Ingo nie martw się.Nie powinno ich być a jednak są ale jak sama napisałaś-lekarz powiedział,że to normalne.Dbaj o siebie,bo w początkowej fazie jest ryzyko poronienia ale niektóre kobiety cały czas odczuwają taki ból.Przez cały okres ciąży.Ja np.czy mam okres czy nie-także go odczuwam nie wiadomo dlaczego.Miałam robione USG dopochwowe i nic się nie dzieje.Jajniki i reszta pracują jak należy.Wiec przestałam się tym bólem przejmować.Trzymam kciuki za Ciebie i za Edytę,żeby wasze ciąże przebiegały prawidłowo.Ja w tym miesiącu rozpoczęłam kolejne starania i może tym razem się uda...Kto wie:)

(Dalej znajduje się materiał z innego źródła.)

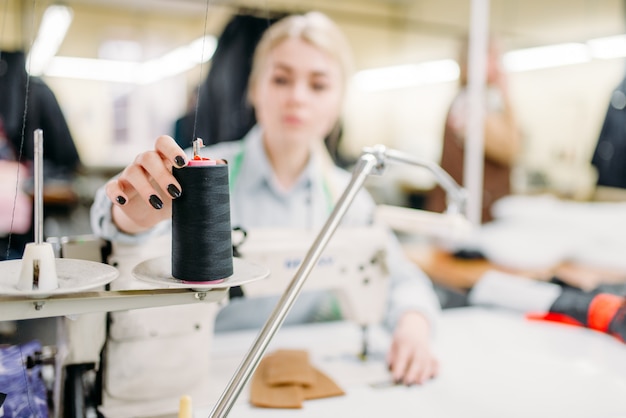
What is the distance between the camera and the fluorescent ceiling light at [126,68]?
249 centimetres

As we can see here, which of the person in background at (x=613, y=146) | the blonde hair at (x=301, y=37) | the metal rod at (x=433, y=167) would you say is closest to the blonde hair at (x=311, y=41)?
the blonde hair at (x=301, y=37)

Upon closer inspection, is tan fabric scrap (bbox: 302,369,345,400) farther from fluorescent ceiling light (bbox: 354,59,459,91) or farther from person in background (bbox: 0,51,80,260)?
fluorescent ceiling light (bbox: 354,59,459,91)

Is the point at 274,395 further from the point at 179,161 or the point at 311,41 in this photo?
the point at 311,41

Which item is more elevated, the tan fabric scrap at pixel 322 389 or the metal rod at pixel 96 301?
the metal rod at pixel 96 301

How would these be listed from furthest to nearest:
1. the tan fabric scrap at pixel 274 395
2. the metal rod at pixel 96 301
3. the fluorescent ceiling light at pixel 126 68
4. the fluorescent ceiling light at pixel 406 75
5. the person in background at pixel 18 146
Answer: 1. the fluorescent ceiling light at pixel 406 75
2. the fluorescent ceiling light at pixel 126 68
3. the tan fabric scrap at pixel 274 395
4. the person in background at pixel 18 146
5. the metal rod at pixel 96 301

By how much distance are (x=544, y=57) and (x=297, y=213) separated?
2.43 m

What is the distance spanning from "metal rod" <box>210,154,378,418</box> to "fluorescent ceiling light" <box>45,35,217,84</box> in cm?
174

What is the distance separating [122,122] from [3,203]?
6.95 ft

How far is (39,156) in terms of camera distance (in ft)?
2.07

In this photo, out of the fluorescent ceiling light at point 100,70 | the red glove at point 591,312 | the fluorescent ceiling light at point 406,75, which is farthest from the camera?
the fluorescent ceiling light at point 406,75

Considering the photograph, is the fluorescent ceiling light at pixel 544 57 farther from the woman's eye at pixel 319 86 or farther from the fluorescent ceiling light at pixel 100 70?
the fluorescent ceiling light at pixel 100 70

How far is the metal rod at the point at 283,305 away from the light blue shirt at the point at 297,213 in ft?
1.03

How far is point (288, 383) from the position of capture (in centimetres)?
95

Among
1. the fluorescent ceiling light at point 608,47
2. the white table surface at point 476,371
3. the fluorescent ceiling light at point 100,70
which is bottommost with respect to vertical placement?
the white table surface at point 476,371
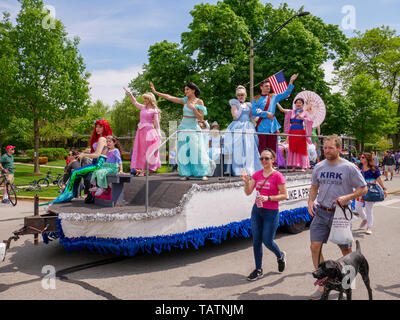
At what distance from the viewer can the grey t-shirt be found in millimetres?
3695

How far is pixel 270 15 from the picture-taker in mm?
23984

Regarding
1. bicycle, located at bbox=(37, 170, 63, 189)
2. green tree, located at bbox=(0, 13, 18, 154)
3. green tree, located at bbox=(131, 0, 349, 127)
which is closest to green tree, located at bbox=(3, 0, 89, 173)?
green tree, located at bbox=(0, 13, 18, 154)

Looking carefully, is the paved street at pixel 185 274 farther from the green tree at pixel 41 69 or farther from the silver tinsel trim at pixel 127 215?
the green tree at pixel 41 69

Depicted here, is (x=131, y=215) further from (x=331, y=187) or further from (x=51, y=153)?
(x=51, y=153)

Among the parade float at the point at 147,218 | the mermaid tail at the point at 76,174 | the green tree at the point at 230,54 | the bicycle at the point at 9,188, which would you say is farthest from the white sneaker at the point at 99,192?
the green tree at the point at 230,54

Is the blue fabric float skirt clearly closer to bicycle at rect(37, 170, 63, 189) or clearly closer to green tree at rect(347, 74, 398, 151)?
bicycle at rect(37, 170, 63, 189)

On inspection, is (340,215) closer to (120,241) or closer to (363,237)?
(120,241)

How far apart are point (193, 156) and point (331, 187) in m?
2.95

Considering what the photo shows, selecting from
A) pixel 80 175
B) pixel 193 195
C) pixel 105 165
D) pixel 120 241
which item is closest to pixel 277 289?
pixel 193 195

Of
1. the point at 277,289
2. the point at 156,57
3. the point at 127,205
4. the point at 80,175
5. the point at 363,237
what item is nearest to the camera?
the point at 277,289

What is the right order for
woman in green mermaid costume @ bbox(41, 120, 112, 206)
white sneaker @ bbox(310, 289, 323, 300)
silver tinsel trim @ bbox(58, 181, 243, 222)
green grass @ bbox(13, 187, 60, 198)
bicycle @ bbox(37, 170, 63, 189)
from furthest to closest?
bicycle @ bbox(37, 170, 63, 189) → green grass @ bbox(13, 187, 60, 198) → woman in green mermaid costume @ bbox(41, 120, 112, 206) → silver tinsel trim @ bbox(58, 181, 243, 222) → white sneaker @ bbox(310, 289, 323, 300)

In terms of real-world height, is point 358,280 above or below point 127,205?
below

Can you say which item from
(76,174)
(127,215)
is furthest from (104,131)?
(127,215)

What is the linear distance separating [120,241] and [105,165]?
1478mm
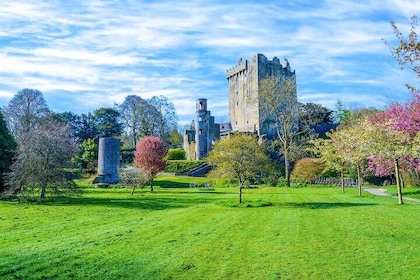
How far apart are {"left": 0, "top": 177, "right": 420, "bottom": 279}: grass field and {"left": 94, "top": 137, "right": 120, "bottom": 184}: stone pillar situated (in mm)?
27191

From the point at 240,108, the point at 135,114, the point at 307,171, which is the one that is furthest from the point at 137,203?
the point at 240,108

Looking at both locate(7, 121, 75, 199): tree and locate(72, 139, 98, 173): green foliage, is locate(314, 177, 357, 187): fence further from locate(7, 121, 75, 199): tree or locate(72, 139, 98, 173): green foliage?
locate(7, 121, 75, 199): tree

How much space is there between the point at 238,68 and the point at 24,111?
141 ft

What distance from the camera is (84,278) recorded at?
25.1ft

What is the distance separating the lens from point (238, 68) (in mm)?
81500

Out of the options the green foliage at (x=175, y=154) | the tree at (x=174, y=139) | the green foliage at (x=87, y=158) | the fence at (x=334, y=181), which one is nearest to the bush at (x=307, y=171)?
the fence at (x=334, y=181)

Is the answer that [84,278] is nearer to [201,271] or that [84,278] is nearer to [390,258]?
[201,271]

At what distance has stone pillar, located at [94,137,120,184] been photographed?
145 ft

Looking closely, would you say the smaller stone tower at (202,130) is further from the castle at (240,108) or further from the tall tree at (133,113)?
the tall tree at (133,113)

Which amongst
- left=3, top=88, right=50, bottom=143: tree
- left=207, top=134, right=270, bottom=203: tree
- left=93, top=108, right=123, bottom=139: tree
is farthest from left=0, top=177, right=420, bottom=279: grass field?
left=93, top=108, right=123, bottom=139: tree

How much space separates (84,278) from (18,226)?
7416 mm

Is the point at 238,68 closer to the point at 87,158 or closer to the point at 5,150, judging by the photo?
the point at 87,158

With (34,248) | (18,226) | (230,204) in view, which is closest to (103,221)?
(18,226)

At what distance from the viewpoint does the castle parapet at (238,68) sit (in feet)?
258
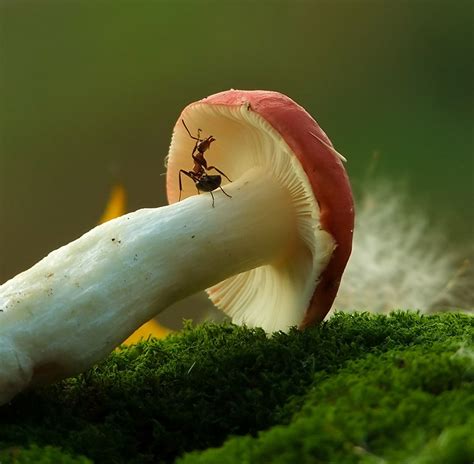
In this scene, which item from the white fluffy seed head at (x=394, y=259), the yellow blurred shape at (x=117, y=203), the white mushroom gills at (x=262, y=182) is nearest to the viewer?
the white mushroom gills at (x=262, y=182)

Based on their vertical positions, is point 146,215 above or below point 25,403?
above

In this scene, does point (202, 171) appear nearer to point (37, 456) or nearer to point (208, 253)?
point (208, 253)

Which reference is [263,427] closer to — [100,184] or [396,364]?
[396,364]

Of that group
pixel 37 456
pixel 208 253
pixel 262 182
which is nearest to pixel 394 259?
pixel 262 182

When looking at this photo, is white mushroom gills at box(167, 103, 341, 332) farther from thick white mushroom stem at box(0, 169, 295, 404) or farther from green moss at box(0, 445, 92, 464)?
green moss at box(0, 445, 92, 464)

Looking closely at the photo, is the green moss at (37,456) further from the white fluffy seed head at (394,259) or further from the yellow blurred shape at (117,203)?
the yellow blurred shape at (117,203)

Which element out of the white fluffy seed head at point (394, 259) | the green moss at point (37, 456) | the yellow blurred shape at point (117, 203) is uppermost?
the yellow blurred shape at point (117, 203)

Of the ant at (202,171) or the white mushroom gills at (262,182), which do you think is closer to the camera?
the white mushroom gills at (262,182)

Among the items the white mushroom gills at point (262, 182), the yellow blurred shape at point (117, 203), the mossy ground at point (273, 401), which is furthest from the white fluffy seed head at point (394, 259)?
the yellow blurred shape at point (117, 203)

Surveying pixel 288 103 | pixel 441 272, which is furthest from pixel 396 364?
pixel 441 272
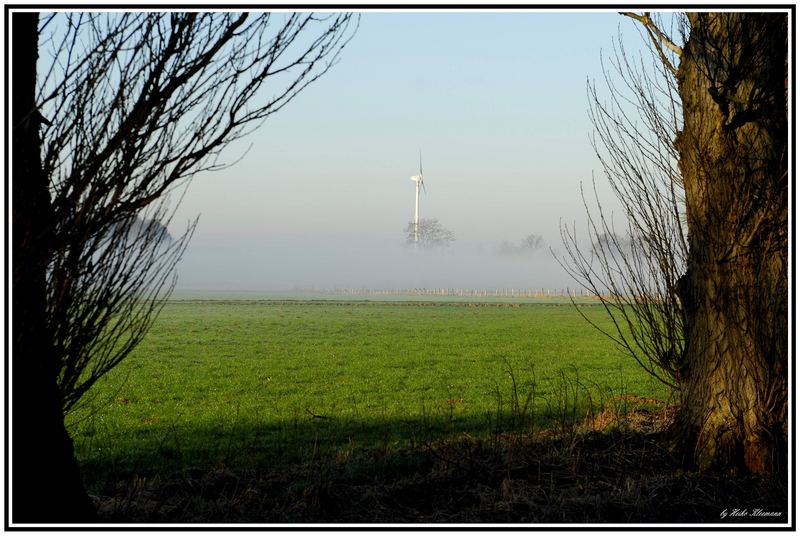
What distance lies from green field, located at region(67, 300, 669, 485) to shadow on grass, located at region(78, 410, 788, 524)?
1.37ft

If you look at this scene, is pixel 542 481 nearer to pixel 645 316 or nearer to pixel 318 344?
pixel 645 316

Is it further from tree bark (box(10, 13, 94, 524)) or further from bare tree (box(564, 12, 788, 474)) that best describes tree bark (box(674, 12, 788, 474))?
tree bark (box(10, 13, 94, 524))

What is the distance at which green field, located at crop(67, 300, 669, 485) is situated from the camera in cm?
1100

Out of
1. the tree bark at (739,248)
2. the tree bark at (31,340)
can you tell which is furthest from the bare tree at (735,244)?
the tree bark at (31,340)

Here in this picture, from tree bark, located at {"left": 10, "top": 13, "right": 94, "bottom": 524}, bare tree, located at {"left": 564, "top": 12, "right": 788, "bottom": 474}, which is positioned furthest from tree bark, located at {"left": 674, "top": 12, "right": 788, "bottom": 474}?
tree bark, located at {"left": 10, "top": 13, "right": 94, "bottom": 524}

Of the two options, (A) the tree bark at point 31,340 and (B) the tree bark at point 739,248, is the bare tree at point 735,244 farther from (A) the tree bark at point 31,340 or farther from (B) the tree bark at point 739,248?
(A) the tree bark at point 31,340

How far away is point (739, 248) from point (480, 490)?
3380 millimetres

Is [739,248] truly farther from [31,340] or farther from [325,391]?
[325,391]

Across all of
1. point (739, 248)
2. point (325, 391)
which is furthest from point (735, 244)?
point (325, 391)

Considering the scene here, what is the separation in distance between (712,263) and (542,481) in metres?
2.72

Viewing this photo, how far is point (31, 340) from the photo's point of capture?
5223mm

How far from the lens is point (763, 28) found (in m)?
7.32

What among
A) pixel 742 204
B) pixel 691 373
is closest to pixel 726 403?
pixel 691 373

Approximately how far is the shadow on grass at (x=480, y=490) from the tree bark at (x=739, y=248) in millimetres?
471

napisał/a: edytarusin 2008-03-25 20:34
Tygrysku84, szalenie mi miło że trzymasz za mnie kciuki, ale malutkie nieporozumienie chyba wynikło... ja w ciąży byłam ponad 1,5 roku temu! Mój syn ma właśnie tyle. Ale nie szkodzi, ja poprostu jestem do tej pory zafascynowana tym stanem i dlatego jestem na tym forum. Kiedyś jak najbardziej chcemy z mężem mieć drugie dziecko, ale narazie bliżej nieokreślona przyszłość. Za Ciebie trzymam kciuki, bo uwielbiam dzieci i życzę Ci takiego słodziaka z całego serca! :p
napisał/a: tygrysek84 2008-03-26 20:19
Cześć!Dzięki za uświadominie mnie hihi.Nie doczytałam chyba dokładnie.Nie ma to jak się zdrowo pośmiać z własnej głupoty;).Czekam teraz co będzie się powolutku działo,mam cichą nadzieję,że się uda ale nie nastawiam się zbytnio.Maleńka nadzieja zawsze jest.W takim razie życzę Ci,żeby mały zdrowo się chował i wyrósł na faceta jak się patrzy;)
napisał/a: edytarusin 2008-03-26 21:09
NiC nie szkodzi, ja też nie czytałam wszystkich postów :D tylko kilka ostatnich. Dzięki, ja Trzymam kciuki żeby w tym miesiącu "bocian" do Ciebie zawitał. Tak sobie pomyślałam, może jakbyś spróbowała (choć wyobrażam sobie jakie to nierealne) przez miesiąc (1 cykl) "dać na luz", i zapomnieć w ogóle że starasz się zajść w ciążę? Może za bardzo chcesz? To takie moje "gdybanie" tylko, ale gdzieś słyszałam, że jak kobieta już odpuszcza, to wtedy los jej potrafi taką przyjemną niespodziankę zrobić :) .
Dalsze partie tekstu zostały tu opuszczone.